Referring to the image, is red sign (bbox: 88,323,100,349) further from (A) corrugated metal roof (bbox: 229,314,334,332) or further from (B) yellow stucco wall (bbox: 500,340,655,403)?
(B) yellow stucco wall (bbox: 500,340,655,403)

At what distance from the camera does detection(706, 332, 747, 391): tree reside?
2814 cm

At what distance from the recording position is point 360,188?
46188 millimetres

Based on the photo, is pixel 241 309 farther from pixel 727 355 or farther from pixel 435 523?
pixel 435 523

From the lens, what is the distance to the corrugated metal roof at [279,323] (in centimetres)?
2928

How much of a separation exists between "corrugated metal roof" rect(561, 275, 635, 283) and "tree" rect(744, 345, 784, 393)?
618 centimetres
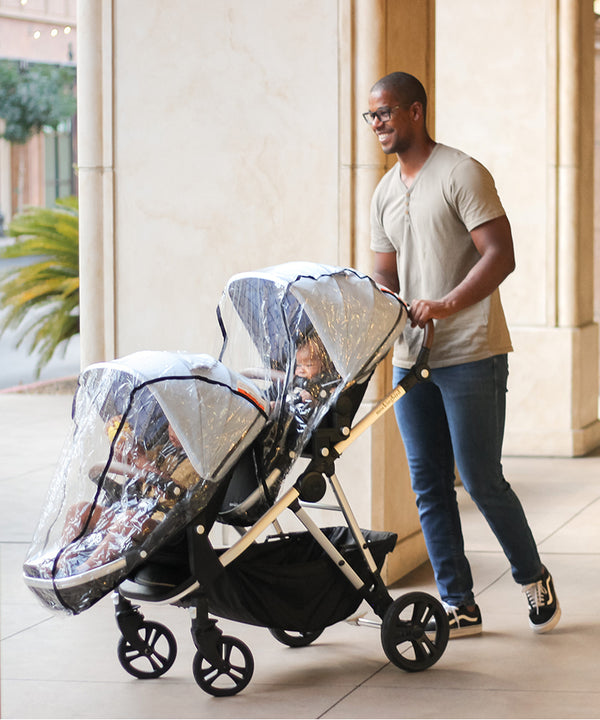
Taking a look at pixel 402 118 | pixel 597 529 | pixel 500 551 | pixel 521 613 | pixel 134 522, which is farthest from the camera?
pixel 597 529

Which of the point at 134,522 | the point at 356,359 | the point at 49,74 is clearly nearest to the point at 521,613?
the point at 356,359

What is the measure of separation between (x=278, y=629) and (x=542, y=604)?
1048mm

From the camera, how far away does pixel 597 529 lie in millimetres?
6176

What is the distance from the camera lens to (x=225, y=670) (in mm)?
3809

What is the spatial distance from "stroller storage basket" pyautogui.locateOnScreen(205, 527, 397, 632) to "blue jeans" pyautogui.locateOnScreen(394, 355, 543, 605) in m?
0.31

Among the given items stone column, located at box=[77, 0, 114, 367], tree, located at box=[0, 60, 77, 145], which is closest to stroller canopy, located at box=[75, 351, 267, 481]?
stone column, located at box=[77, 0, 114, 367]

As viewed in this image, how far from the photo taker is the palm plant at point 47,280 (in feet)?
38.9

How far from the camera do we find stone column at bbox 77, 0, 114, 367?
5359mm

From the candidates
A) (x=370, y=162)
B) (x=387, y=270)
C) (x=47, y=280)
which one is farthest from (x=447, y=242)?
(x=47, y=280)

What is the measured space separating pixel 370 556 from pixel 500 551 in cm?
180

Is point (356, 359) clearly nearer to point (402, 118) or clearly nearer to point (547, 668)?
point (402, 118)

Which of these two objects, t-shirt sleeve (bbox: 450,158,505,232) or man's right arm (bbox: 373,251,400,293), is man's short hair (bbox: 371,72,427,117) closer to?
t-shirt sleeve (bbox: 450,158,505,232)

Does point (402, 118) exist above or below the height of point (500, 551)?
above

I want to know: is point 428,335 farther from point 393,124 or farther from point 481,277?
point 393,124
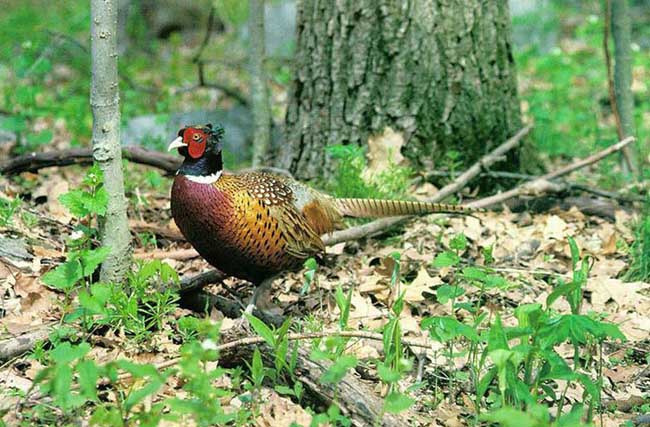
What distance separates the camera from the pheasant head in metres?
3.75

**Challenge**
Repeat all the rows above word for word, from the first to the last, and leave the pictures out of your answer.

**Result**
Referring to the image, is red sign (bbox: 88,323,100,349) further from (A) corrugated metal roof (bbox: 229,314,334,332) or further from (B) yellow stucco wall (bbox: 500,340,655,403)?
(B) yellow stucco wall (bbox: 500,340,655,403)

At what distance from the camera does detection(706, 332, 747, 391): tree reside?
2814 cm

At what distance from the recording position is point 360,188?
46188 millimetres

Based on the photo, is pixel 241 309 farther from pixel 727 355 or farther from pixel 435 523?
pixel 435 523

From the lens, what is the distance to the corrugated metal roof at [279,323] (in centimetres)?
2928

How much of a separation exists between "corrugated metal roof" rect(561, 275, 635, 283) and "tree" rect(744, 345, 784, 393)?
618 centimetres
Taking a look at pixel 402 118 | pixel 597 529 | pixel 500 551 | pixel 521 613 | pixel 134 522, which is farthest from the camera?
pixel 597 529

Which of the point at 134,522 | the point at 356,359 | the point at 49,74 is clearly nearest to the point at 521,613?
the point at 356,359

What is the measure of separation between (x=278, y=629) and (x=542, y=604)?
1048mm

From the camera, how far away does pixel 597 529 lie in millimetres?
6176

What is the distance from the camera lens to (x=225, y=670) (in mm)?
3809

What is the spatial distance from "stroller storage basket" pyautogui.locateOnScreen(205, 527, 397, 632) to "blue jeans" pyautogui.locateOnScreen(394, 355, 543, 605) in m?
0.31

Among the given items stone column, located at box=[77, 0, 114, 367], tree, located at box=[0, 60, 77, 145], which is closest to stroller canopy, located at box=[75, 351, 267, 481]?
stone column, located at box=[77, 0, 114, 367]

As viewed in this image, how far from the photo taker is the palm plant at point 47,280 (in feet)?
38.9

How far from the camera do we find stone column at bbox 77, 0, 114, 367?
5359mm

From the candidates
A) (x=370, y=162)
B) (x=387, y=270)
C) (x=47, y=280)
which one is farthest from (x=447, y=242)?
(x=47, y=280)

What is the measured space separating pixel 370 556 from pixel 500 551 in cm?
180

Is point (356, 359) clearly nearer to point (402, 118) or clearly nearer to point (547, 668)?
point (402, 118)

Which of these two objects, t-shirt sleeve (bbox: 450,158,505,232) or man's right arm (bbox: 373,251,400,293), is man's short hair (bbox: 371,72,427,117) closer to?
t-shirt sleeve (bbox: 450,158,505,232)

Does point (402, 118) exist above or below the height of point (500, 551)?
above

I want to know: is point 428,335 farther from point 393,124 or farther from point 481,277?
point 393,124
What distance separates the camera from the pheasant head in metres?
3.75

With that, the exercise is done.